§ Your instructions
Repeat the records below exactly as they appear.

§ Records for this exercise
- - -

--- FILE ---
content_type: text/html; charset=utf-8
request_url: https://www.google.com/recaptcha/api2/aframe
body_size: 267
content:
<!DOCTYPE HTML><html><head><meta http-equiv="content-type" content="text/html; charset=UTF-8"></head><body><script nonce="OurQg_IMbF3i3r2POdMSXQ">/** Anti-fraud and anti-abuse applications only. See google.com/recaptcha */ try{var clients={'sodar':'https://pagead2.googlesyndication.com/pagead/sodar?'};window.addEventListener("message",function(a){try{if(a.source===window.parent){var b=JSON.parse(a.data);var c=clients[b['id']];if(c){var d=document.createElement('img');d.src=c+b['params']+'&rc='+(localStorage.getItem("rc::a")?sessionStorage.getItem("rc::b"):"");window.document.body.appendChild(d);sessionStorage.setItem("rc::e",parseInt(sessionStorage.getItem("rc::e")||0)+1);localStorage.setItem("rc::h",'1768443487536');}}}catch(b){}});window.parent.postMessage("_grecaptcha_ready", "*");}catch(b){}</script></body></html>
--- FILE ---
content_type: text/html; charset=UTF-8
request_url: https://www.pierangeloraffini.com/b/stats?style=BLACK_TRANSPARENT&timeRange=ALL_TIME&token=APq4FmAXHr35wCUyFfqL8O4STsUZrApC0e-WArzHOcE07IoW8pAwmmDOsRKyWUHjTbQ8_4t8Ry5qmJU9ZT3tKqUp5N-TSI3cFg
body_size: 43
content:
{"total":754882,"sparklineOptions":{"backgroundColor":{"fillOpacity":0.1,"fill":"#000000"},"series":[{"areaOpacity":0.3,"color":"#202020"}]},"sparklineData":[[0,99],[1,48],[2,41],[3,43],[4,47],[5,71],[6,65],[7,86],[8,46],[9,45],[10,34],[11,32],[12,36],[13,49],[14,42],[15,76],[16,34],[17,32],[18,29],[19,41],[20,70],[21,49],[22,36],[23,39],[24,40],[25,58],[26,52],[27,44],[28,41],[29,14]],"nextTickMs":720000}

- - -

§ Solution
--- FILE ---
content_type: text/html; charset=utf-8
request_url: https://www.google.com/recaptcha/api2/aframe
body_size: 267
content:
<!DOCTYPE HTML><html><head><meta http-equiv="content-type" content="text/html; charset=UTF-8"></head><body><script nonce="OurQg_IMbF3i3r2POdMSXQ">/** Anti-fraud and anti-abuse applications only. See google.com/recaptcha */ try{var clients={'sodar':'https://pagead2.googlesyndication.com/pagead/sodar?'};window.addEventListener("message",function(a){try{if(a.source===window.parent){var b=JSON.parse(a.data);var c=clients[b['id']];if(c){var d=document.createElement('img');d.src=c+b['params']+'&rc='+(localStorage.getItem("rc::a")?sessionStorage.getItem("rc::b"):"");window.document.body.appendChild(d);sessionStorage.setItem("rc::e",parseInt(sessionStorage.getItem("rc::e")||0)+1);localStorage.setItem("rc::h",'1768443487536');}}}catch(b){}});window.parent.postMessage("_grecaptcha_ready", "*");}catch(b){}</script></body></html>
--- FILE ---
content_type: text/html; charset=UTF-8
request_url: https://www.pierangeloraffini.com/b/stats?style=BLACK_TRANSPARENT&timeRange=ALL_TIME&token=APq4FmAXHr35wCUyFfqL8O4STsUZrApC0e-WArzHOcE07IoW8pAwmmDOsRKyWUHjTbQ8_4t8Ry5qmJU9ZT3tKqUp5N-TSI3cFg
body_size: 43
content:
{"total":754882,"sparklineOptions":{"backgroundColor":{"fillOpacity":0.1,"fill":"#000000"},"series":[{"areaOpacity":0.3,"color":"#202020"}]},"sparklineData":[[0,99],[1,48],[2,41],[3,43],[4,47],[5,71],[6,65],[7,86],[8,46],[9,45],[10,34],[11,32],[12,36],[13,49],[14,42],[15,76],[16,34],[17,32],[18,29],[19,41],[20,70],[21,49],[22,36],[23,39],[24,40],[25,58],[26,52],[27,44],[28,41],[29,14]],"nextTickMs":720000}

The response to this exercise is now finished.